The retail note - 7 March 2017

Stephen Springham, Head of Retail Research, breaks down the latest sector headlines.
Written By:
Stephen Springham, Knight Frank
3 minutes to read
Categories: Retail UK
  • A reduction in partners’ bonuses (from 10% to 6% of salary) overshadowed otherwise solid annual figures from John Lewis. The overall Partnership posted a 21.2% increase in full-year profits for the year to 28 January to £370.4m. Overall sales grew by 3.2% to £11.4bn during the year. John Lewis achieved a 2.7% lift in like-for-like sales during the period. Like-for-like sales at Waitrose fell by a mildly disappointing 0.2% during the year, although operating profits were up 9% to £253.5m.
  • The impressive turnaround at Morrisons continues apace. Stripping out one-off costs, profits jumped 11.6% last year to £337m, the first increase for five years. Like-for-like sales for the year grew 1.7%, with an accelerating trend (+2.5% in Q4). Total revenue rose 1.2% to £16.3bn, despite the fact that the previous year’s comp included the now-offloaded convenience business. Capex rose 14.8% as the business invested in its six strategic priorities.
  • Strong figures from Dreams, with full-year sales rising 20% to £280m in 2016. Like-for-like sales increased 14.1% during the period, driven by the implementation of a three-year turnaround plan by chief executive Mike Logue. Despite investments, profit before tax surged 136% to £32m. The business is rolling out 20 new concept stores in 2017, while refurbishing a further 30, and launching a new digital format.
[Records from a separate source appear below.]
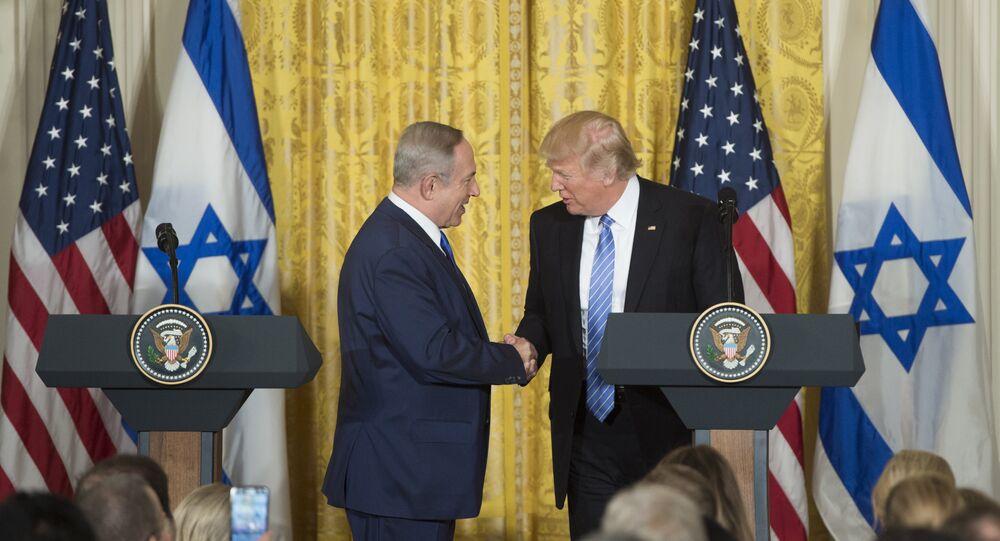 Benjamin Netanyahu, premiê de Israel, em aperto de mãos com o presidente dos EUA, Donald Trump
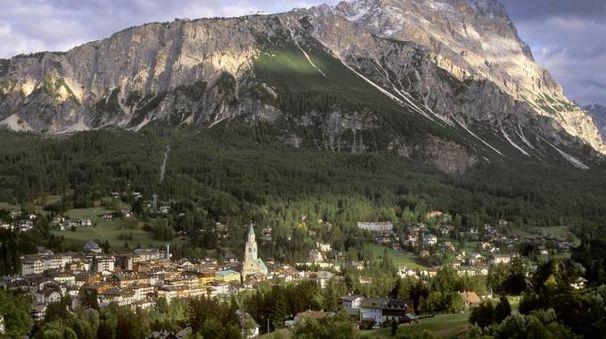 Cortina e le Dolomiti - foto Jimveilleux Istock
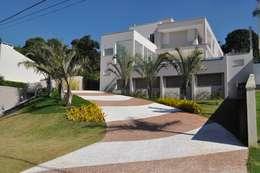 Jardines de estilo moderno por Kelly Abramo Paisagismo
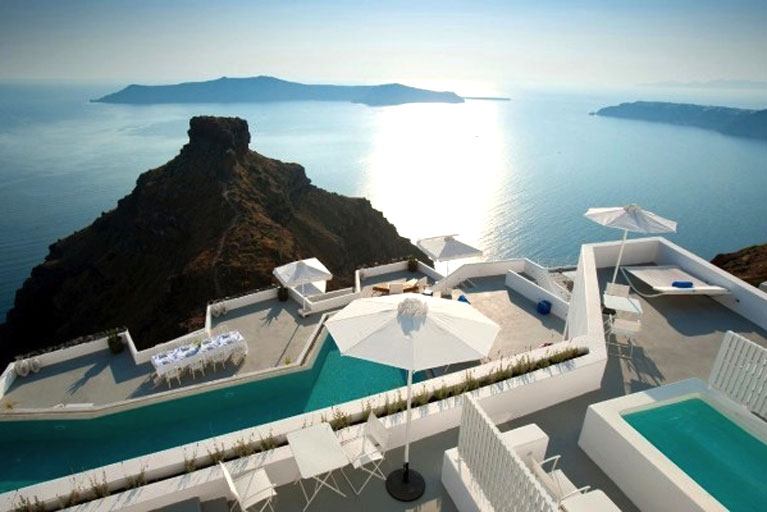 Greek Hotel Industry Got a Boost in 2015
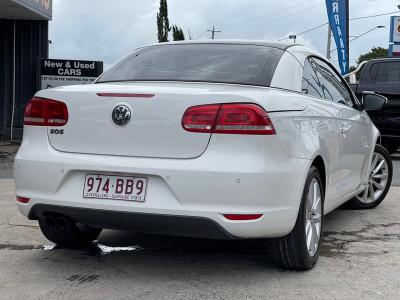 2011 Volkswagen Eos 1F MY11 155TSI Convertible Image 4
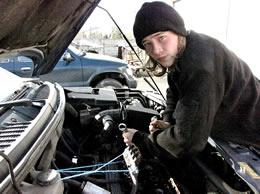 Dennis-Duckstein in der Autowerkstatt
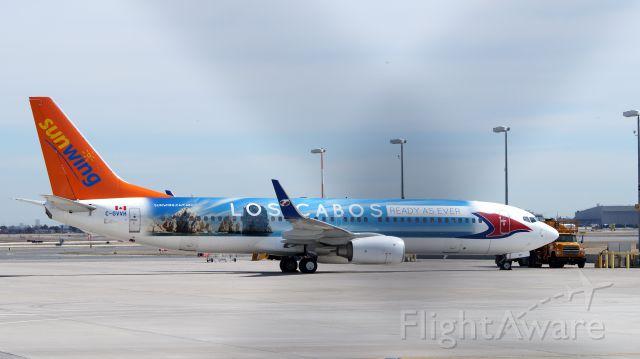 Boeing 737-800 (C-GVVH) - April 16, 2015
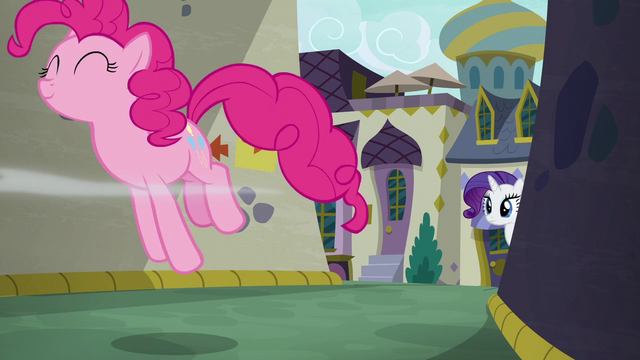 File:Pinkie Pie hopping down an alley S6E12.png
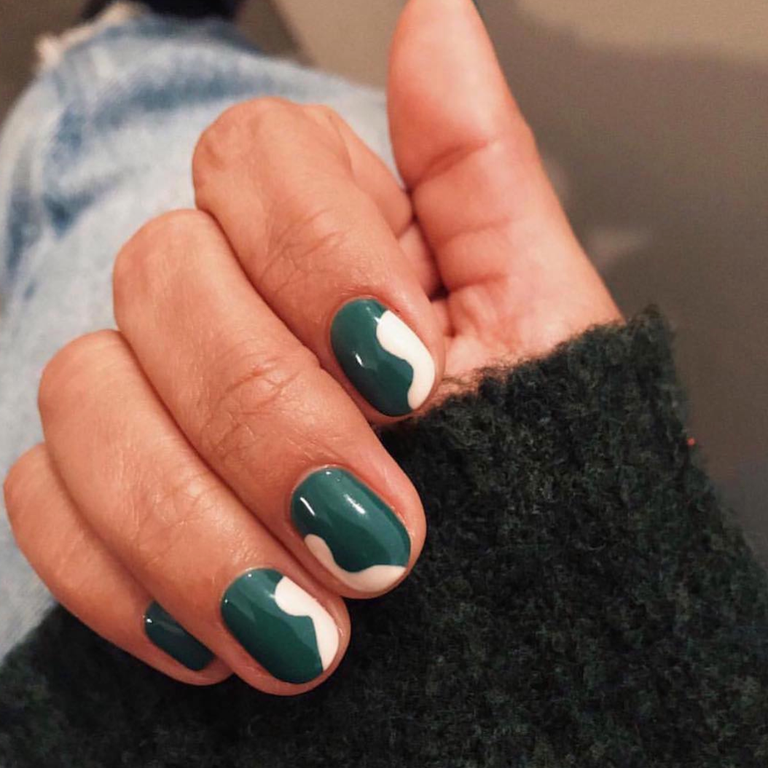 20 Thanksgiving-Inspired Nails That Dont Take Things Literally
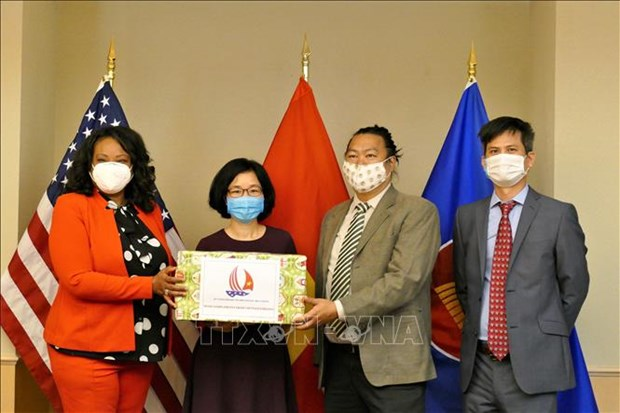 Vietnamese Embassy presents face masks to Washington D.C. hinh anh 1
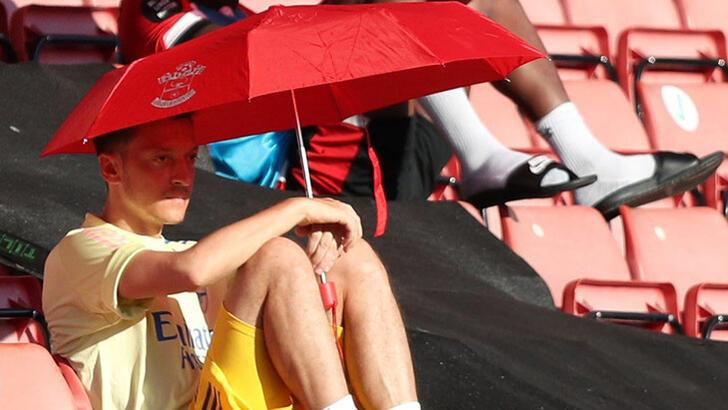 Arsenal'de Mesut Özil belirsizliği!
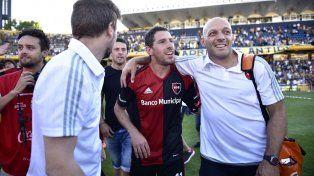 Maxi Rodríguez festeja junto a integrantes del cuerpo técnico leproso tras el gran triunfo en el Gigante.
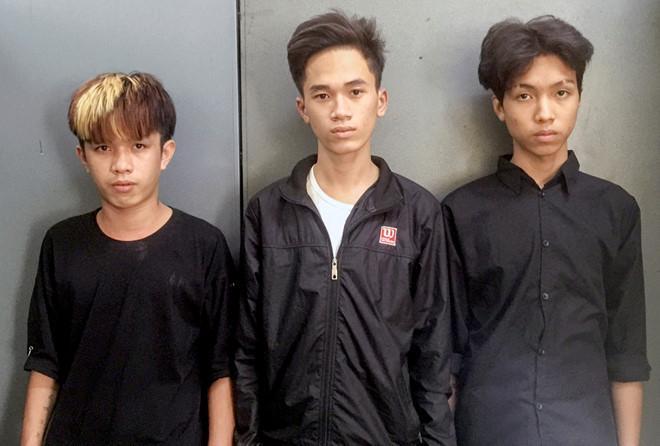 Phương, Việt, Khang (từ trái qua) tại cơ quan công an. Ảnh: A. Bình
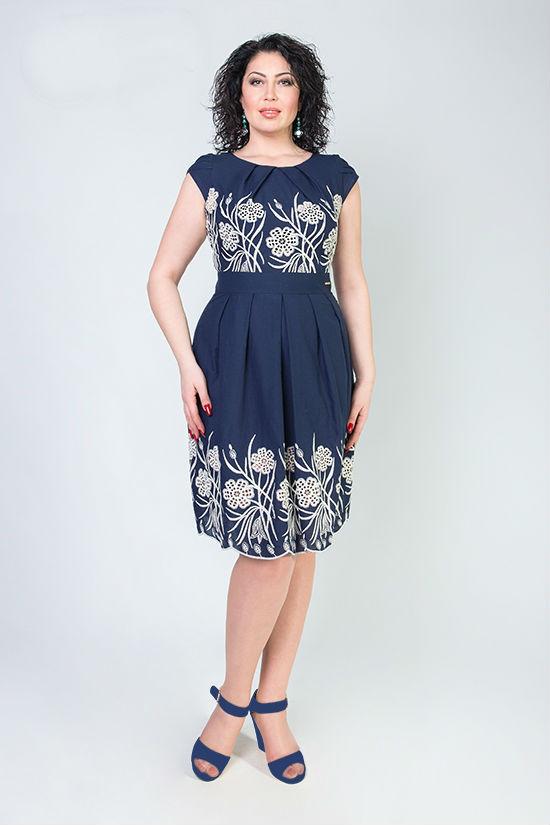 Красивые женские платья с вышивкой  продажа c7b0b195b25b8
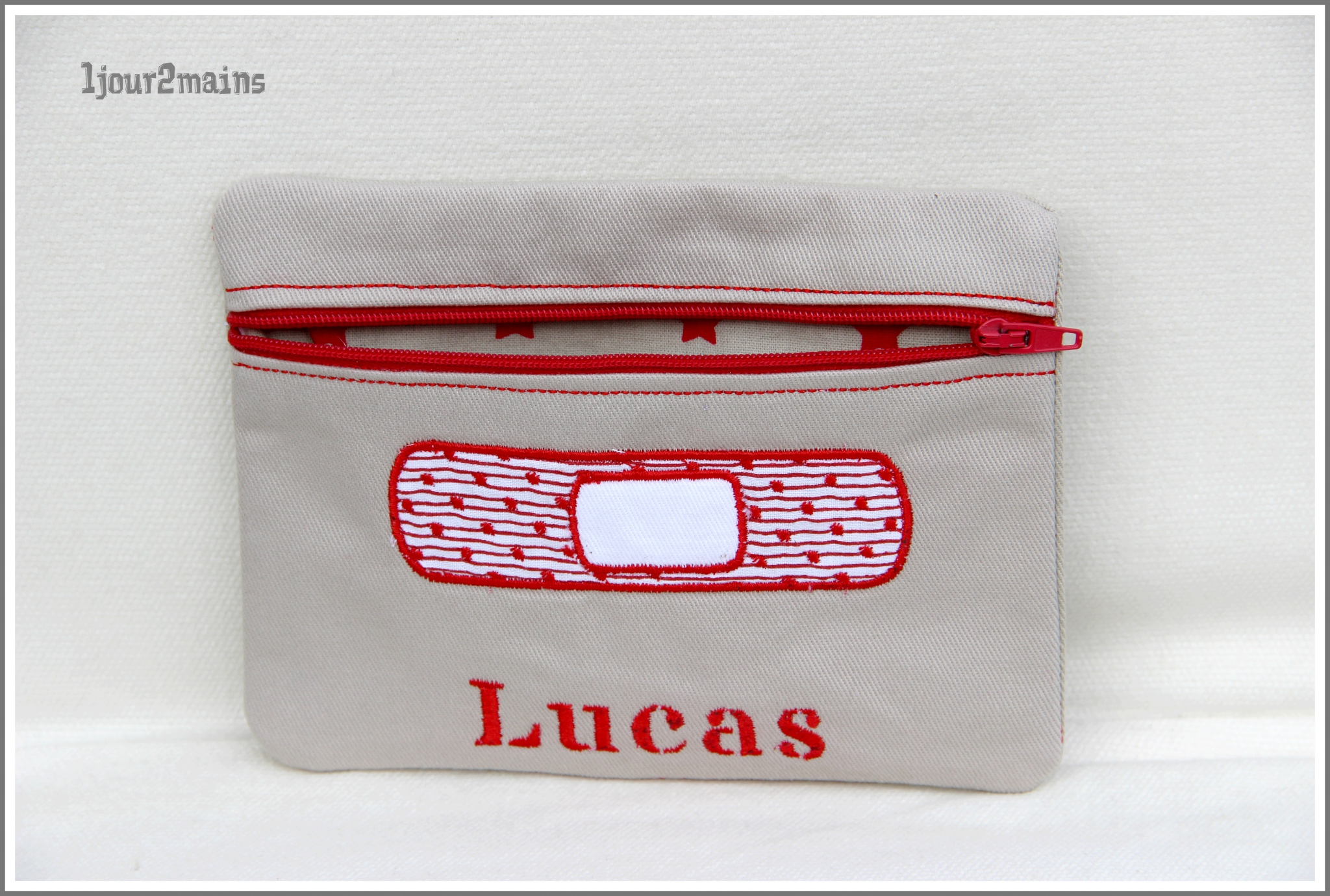 trousse zip pansement lucas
Stephen Springham, Head of Retail Research:

Two months into the year, what have we learned about the state of the UK retail market? Consumer demand has inevitably softened since an almost gravity-defying second half of 2016, but it has certainly not fallen off a cliff. The February figures from the BRC were fairly muted – total retail sales rose 0.4% year-on-year, but were down 0.4% on a like-for-like basis. The ‘official’ ONS figures will no doubt be stronger than these when they are released later in the month, but even they are likely to show a decelerating trend.

As we have articulated in previous notes, it is unwise to read too much into the actual figures for both January and February as they tend to be the slowest months in the retailing calendar and are very much a ‘settling down’ period post Christmas. March and April are far more important in the grand scheme of retailing, but again, it is notoriously difficult to interpret the numbers due to the timing of Easter each year.

Nevertheless, there are already some clear pointers as to the general direction of travel for the retail sector this year. Consumer demand will be more fragile this year than last, although this does not necessarily mean that overall retail sales will be down year-on-year. There will almost definitely be both volume and value growth this year, although not at the same level as last year (volumes +4.7% and values +3.1%). A deceleration in growth, rather than a decline.

As has been widely trumpeted, 2017 will also see rising price inflation. We have already tipped from a deflationary to an inflationary environment in some markets, although this has been far less dramatic than feared. Food prices increased 0.4% in February, according to the BRC and Nielsen. However, non-food prices remained deflationary, falling by 1.8% during February. The conundrum of rising input costs and the extent that they can be passed onto the consumer will obviously play out far more as the year progresses, but massive price hikes still seem unlikely.

Thirdly, there will something of a flight towards non-discretionary spend categories. We can already see this in the BRC retail sales figures for February. Over the three-months to February, food sales increased 0.6% on a like-for-like basis and 2.0% on a total basis. This marked the third consecutive 3-month average total growth of 2.0% or above, taking the 12-month total average growth to 1.2%, the highest since May 2014. Partially inflationary, yes, but still with respectable volume growth as well.

The media narrative is already inflation-obsessed and there is a danger that any real growth in retail sales in the coming months will either be overlooked, miss-interpreted (e.g. by focussing on month-on-month rather than year-on-year figures) or lazily dismissed as purely inflationary. More than ever, be wary of what you read in the papers.